When I got home to my group, it was only our second meeting together. I realised not only did we have men and women in our group, but we had a plethora of cancer types. We also had a man with breast cancer (very rare) and three women with lung cancer, all non-smokers (also rare). We had newly diagnosed and people years down the track. We had a couple doing Gersan therapy, and a naturopath amongst us. My breast cancer man was mad as hell. And by the time we had reached our third meeting, two members had passed away.
We had a busy first couple of months.
But, against all odds and despite an worries I may have had, it’s all worked, mainly I think because we have never really been concerned with our diversity, but more with our commonality. We haven’t been contrasted or conflicted by our differences, we’ve been connected by our similarity. We came to the group thinking what united us was a mutual enemy, but we have come to appreciate that in fact we are more united in our likenesses. Cancer may be what we all have in common, but slowly, it’s been pushed aside. As we tell our stories and listen to and honour each other, as we learn respect the stories of others and esteem our own, we have grown and enlarged to the point we barely leave any room for cancer to be with us anymore. It skulks off into a corner and prattles to itself while we all celebrate our wondrousness and aliveness. Cancer support group my blinking earhole. We’re a virtual street parade, complete with heroes, and just about as much cleaning up to do afterwards.
So today, I had to say goodbye, and I know that it may be farewell too. There is frailty – emotional and physical. But there is also strength, acceptance and grace aplenty. I have seen God working in this group even though many who are in it don’t believe, but that’s okay. The rest of us who do have faith enough. We’re good like that. What one lacks, often another has in abundance. We bring what we have and share it with all.
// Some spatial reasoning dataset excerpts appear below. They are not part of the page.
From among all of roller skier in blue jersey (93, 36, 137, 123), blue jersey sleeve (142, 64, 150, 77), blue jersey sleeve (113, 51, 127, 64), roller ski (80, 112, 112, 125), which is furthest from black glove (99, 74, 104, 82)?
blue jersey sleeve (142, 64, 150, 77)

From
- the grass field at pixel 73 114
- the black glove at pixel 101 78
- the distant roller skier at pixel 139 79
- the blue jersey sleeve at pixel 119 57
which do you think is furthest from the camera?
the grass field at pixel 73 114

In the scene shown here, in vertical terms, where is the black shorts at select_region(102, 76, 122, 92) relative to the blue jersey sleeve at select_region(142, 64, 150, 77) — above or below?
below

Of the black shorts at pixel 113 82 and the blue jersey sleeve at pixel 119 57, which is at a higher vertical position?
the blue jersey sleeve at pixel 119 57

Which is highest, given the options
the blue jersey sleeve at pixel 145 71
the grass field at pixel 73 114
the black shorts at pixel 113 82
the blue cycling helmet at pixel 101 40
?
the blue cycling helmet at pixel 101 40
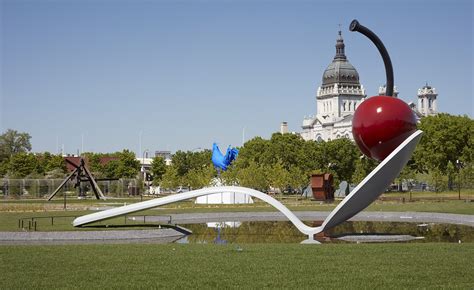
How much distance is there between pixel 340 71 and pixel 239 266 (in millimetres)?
163323

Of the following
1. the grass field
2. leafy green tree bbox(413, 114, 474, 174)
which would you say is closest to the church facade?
leafy green tree bbox(413, 114, 474, 174)

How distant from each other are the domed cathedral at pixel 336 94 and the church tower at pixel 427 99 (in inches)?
523

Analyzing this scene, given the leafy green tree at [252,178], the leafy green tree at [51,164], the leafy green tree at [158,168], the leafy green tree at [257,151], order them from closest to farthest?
the leafy green tree at [252,178]
the leafy green tree at [51,164]
the leafy green tree at [257,151]
the leafy green tree at [158,168]

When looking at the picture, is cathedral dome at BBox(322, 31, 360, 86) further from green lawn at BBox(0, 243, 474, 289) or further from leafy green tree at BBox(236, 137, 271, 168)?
green lawn at BBox(0, 243, 474, 289)

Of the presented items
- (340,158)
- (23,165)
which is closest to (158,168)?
(23,165)

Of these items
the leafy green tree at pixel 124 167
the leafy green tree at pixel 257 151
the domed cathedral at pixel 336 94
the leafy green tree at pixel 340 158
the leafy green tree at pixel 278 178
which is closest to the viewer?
the leafy green tree at pixel 278 178

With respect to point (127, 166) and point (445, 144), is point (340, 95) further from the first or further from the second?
point (445, 144)

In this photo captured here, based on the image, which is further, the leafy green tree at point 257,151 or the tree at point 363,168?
the leafy green tree at point 257,151

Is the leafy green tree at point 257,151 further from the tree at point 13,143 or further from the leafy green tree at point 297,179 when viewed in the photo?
the tree at point 13,143

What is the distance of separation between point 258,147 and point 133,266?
80091 mm

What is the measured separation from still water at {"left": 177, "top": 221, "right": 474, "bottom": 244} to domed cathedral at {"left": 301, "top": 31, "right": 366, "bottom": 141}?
135 metres

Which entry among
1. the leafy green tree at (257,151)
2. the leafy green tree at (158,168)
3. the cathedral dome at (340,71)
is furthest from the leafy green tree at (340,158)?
the cathedral dome at (340,71)

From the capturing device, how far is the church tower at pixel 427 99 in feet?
574

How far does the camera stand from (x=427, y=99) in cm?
17612
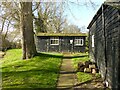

I have confidence that this little community will sustain without me, because I was never what was holding it together anyway. In fact, I feel this group of people was ordained long before me, or even before they. It’s been like breathing, being with them, and I won’t stop being with them even though I’m moving away. I’m part of something incredible that happened in this world, and for all the crappy things I’ve done, I thank God now I have redeemed myself a little perhaps. If all I have to show for myself at my end of days is this amazing and beautiful, growing and living thing I’ve been a part, then I’ll feel I’ve done something very remarkable.
To my wonderful friends – the Coffs Harbour General Cancer Support Group – thank you all so, so much. I love you, and feel I have been loved too, and I will never forget you. I will see you all again. You have made me bigger, and I can never go back to being small again. Selah.